On Sat, 20 May 2017 15:27:06 -0600, "Todd C. Miller" wrote:
> One optimization implemented in the sample code from "Engineering
> a Sort Function" that our qsort lacks is storing the partition value
> out of line when convenient. Currently, we swap the partition value
> into a[0], but this can significantly degrade performance when the
> array is sorted in reverse or near-reverse order.
>
> Since we don't want to allocate memory to store the value, only do
> this when the elements of the array are int or long sized (which
> is often the case). This speeds up the qsort regress test a bit,
> which is probably due to the tests on reverse sorted input.
>
> This diff requires my "support swapping int-sized elements" diff
> be applied first.
Fixed diff.
- todd
Index: lib/libc/stdlib/qsort.c
===================================================================
--- /usr/src/lib/libc/stdlib/qsort.c Sat May 20 08:08:08 2017
+++ /usr/src/lib/libc/stdlib/qsort.c Mon May 22 13:17:35 2017
@@ -40,15 +40,12 @@
* Qsort routine from Bentley & McIlroy's "Engineering a Sort Function".
*
* This version differs from Bentley & McIlroy in the following ways:
- * 1. The partition value is swapped into a[0] instead of being
- * stored out of line.
- *
- * 2. It uses David Musser's introsort algorithm to fall back to
+ * 1. It uses David Musser's introsort algorithm to fall back to
* heapsort(3) when the recursion depth reaches 2*lg(n + 1).

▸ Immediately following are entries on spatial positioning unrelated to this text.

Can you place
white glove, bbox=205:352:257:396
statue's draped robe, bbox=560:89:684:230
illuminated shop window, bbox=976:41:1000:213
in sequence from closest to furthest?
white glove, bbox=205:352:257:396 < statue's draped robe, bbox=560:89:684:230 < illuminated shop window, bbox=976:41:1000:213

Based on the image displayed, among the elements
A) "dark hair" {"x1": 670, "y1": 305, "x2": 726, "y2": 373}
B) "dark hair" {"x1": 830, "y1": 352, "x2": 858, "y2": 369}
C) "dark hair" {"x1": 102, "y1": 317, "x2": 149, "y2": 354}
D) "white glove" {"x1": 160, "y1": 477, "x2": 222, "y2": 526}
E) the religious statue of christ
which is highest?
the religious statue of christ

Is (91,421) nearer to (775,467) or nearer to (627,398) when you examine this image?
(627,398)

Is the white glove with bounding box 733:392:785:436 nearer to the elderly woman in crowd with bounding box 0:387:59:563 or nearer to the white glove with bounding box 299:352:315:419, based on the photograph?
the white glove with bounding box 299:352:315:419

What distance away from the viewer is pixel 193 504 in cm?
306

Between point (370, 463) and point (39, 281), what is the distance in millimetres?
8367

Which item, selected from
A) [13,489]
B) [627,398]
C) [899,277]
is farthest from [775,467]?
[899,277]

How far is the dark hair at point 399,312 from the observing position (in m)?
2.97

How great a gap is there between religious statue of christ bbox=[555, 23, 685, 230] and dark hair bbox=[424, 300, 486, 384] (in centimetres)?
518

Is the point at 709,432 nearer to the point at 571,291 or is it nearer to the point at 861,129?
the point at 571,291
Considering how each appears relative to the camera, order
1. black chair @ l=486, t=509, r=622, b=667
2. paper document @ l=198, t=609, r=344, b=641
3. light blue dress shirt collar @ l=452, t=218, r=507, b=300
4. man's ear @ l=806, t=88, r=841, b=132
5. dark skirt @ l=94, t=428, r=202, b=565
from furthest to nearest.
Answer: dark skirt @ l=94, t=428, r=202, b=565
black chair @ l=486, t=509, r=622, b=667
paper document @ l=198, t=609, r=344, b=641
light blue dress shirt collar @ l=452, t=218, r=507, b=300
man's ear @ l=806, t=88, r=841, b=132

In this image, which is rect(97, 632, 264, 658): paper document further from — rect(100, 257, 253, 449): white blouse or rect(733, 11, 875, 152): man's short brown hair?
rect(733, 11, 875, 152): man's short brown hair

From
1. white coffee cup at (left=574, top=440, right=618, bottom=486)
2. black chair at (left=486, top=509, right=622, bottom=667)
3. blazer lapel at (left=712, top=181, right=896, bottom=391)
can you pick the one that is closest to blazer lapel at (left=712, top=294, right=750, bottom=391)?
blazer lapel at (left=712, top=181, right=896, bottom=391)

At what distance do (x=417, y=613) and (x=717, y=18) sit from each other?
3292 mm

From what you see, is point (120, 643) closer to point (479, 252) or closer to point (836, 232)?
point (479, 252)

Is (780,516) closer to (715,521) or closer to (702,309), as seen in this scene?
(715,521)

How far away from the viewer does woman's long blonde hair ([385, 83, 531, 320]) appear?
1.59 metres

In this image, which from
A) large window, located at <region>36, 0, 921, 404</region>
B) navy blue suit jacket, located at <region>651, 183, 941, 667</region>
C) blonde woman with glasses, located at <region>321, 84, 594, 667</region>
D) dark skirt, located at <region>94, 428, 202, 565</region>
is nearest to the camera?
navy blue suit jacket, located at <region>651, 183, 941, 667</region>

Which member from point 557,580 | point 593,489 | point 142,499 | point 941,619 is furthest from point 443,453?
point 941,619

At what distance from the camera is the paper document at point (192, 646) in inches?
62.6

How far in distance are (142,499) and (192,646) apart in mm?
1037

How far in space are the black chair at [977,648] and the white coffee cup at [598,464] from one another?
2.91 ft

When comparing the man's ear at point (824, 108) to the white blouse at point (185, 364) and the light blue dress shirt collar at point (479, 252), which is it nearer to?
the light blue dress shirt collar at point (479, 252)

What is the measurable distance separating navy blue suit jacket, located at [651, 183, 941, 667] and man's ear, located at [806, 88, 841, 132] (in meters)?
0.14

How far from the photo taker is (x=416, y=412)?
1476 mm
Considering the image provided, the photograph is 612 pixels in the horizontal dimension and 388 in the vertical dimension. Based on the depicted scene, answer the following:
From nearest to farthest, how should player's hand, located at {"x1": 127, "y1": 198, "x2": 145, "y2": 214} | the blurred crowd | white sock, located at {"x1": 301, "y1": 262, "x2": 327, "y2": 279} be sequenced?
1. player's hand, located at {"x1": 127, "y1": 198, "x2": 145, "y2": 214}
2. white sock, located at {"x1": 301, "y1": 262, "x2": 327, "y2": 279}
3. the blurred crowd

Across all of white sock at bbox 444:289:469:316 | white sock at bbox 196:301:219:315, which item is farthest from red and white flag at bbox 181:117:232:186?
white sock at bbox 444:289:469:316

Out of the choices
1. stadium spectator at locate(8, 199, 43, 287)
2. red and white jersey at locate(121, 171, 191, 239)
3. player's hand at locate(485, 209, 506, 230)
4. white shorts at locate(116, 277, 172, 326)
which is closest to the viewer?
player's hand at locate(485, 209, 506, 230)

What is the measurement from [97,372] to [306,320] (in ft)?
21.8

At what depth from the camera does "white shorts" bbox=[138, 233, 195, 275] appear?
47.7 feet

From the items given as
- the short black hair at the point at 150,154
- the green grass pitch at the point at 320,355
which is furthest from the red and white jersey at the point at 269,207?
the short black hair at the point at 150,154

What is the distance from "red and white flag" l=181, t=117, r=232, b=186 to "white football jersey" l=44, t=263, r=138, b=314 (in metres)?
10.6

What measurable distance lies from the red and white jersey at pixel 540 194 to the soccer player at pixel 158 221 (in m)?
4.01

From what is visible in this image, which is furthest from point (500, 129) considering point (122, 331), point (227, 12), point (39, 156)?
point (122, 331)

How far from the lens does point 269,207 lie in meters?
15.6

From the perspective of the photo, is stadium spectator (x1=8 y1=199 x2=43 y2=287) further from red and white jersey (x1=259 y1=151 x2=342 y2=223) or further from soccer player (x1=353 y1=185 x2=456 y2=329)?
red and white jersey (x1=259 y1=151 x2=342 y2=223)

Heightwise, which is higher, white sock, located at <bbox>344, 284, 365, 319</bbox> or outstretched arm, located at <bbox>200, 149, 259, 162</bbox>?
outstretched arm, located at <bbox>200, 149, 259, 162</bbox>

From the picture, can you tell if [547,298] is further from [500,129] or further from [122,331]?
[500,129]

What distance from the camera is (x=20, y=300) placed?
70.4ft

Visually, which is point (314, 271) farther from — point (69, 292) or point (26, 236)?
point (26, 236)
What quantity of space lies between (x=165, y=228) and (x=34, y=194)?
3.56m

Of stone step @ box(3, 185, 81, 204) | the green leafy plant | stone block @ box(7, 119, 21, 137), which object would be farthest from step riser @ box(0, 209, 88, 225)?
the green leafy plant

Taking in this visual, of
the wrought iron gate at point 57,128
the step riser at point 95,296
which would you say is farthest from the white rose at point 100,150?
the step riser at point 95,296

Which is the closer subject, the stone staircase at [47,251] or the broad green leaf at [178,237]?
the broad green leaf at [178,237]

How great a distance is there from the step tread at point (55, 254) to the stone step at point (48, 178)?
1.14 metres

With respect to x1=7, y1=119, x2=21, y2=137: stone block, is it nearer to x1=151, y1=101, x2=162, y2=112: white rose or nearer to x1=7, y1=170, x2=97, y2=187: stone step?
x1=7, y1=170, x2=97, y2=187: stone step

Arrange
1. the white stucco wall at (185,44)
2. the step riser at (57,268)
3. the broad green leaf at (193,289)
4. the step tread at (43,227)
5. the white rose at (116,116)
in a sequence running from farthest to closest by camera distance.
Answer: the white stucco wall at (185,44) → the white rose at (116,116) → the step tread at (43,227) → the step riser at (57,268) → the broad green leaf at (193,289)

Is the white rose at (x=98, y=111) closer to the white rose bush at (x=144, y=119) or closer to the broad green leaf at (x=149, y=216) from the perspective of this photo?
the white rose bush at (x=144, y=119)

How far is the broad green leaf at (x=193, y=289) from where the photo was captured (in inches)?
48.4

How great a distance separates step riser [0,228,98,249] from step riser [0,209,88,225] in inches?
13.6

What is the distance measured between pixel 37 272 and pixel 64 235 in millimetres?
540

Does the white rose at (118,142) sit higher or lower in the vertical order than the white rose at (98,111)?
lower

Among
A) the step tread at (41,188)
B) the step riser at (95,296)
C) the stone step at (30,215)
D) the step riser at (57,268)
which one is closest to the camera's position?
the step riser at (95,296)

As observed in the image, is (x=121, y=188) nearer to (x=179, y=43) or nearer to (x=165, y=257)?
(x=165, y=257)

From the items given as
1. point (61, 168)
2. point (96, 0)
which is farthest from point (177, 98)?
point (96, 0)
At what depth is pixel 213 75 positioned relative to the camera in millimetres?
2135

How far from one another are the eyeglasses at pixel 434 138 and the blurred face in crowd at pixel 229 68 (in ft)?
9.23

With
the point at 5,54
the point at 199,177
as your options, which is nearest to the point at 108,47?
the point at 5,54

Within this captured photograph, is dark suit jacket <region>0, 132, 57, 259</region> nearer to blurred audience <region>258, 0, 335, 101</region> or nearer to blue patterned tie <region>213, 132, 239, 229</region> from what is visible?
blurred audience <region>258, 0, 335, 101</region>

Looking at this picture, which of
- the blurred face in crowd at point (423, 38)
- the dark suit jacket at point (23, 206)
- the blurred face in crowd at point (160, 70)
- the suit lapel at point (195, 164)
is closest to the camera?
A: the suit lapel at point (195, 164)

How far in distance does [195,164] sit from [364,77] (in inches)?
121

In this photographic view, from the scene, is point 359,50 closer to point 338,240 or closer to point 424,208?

* This avoids quicksort's quadratic behavior for pathological
* input without appreciably changing the average run time.
*
- * 3. Tail recursion is eliminated when sorting the larger of two
+ * 2. Tail recursion is eliminated when sorting the larger of two
* subpartitions to save stack space.
*/
#define SWAPTYPE_BYTEV 1
@@ -57,6 +54,23 @@
#define SWAPTYPE_INT 4
#define SWAPTYPE_LONG 5
+#define PVINIT(pv, pm) do { \
+ switch (swaptype) { \
+ case SWAPTYPE_INT: \
+ pv = (char *)&v; \
+ v.i = *(int *)pm; \
+ break; \
+ case SWAPTYPE_LONG: \
+ pv = (char *)&v; \
+ v.l = *(long *)pm; \
+ break; \
+ default: \
+ pv = a; \
+ swap(pv, pm); \
+ break; \
+ } \
+} while(0)
+
#define TYPE_ALIGNED(TYPE, a, es) \
(((char *)a - (char *)0) % sizeof(TYPE) == 0 && es % sizeof(TYPE) == 0)
@@ -122,9 +136,13 @@
introsort(char *a, size_t n, size_t es, size_t maxdepth, int swaptype,
int (*cmp)(const void *, const void *))
{
- char *pa, *pb, *pc, *pd, *pl, *pm, *pn;
+ char *pa, *pb, *pc, *pd, *pl, *pm, *pn, *pv;
int cmp_result;
size_t r, s;
+ union {
+ int i;
+ long l;
+ } v;
loop: if (maxdepth == 0) {
if (heapsort(a, n, es, cmp) == 0)
@@ -150,18 +168,18 @@
}
pm = med3(pl, pm, pn, cmp);
}
- swap(a, pm);
- pa = pb = a + es;
+ PVINIT(pv, pm); /* pv points to partition value */
+ pa = pb = a;
pc = pd = a + (n - 1) * es;
for (;;) {
- while (pb <= pc && (cmp_result = cmp(pb, a)) <= 0) {
+ while (pb <= pc && (cmp_result = cmp(pb, pv)) <= 0) {
if (cmp_result == 0) {
swap(pa, pb);
pa += es;
}
pb += es;
}
- while (pb <= pc && (cmp_result = cmp(pc, a)) >= 0) {
+ while (pb <= pc && (cmp_result = cmp(pc, pv)) >= 0) {
if (cmp_result == 0) {
swap(pc, pd);
pd -= es;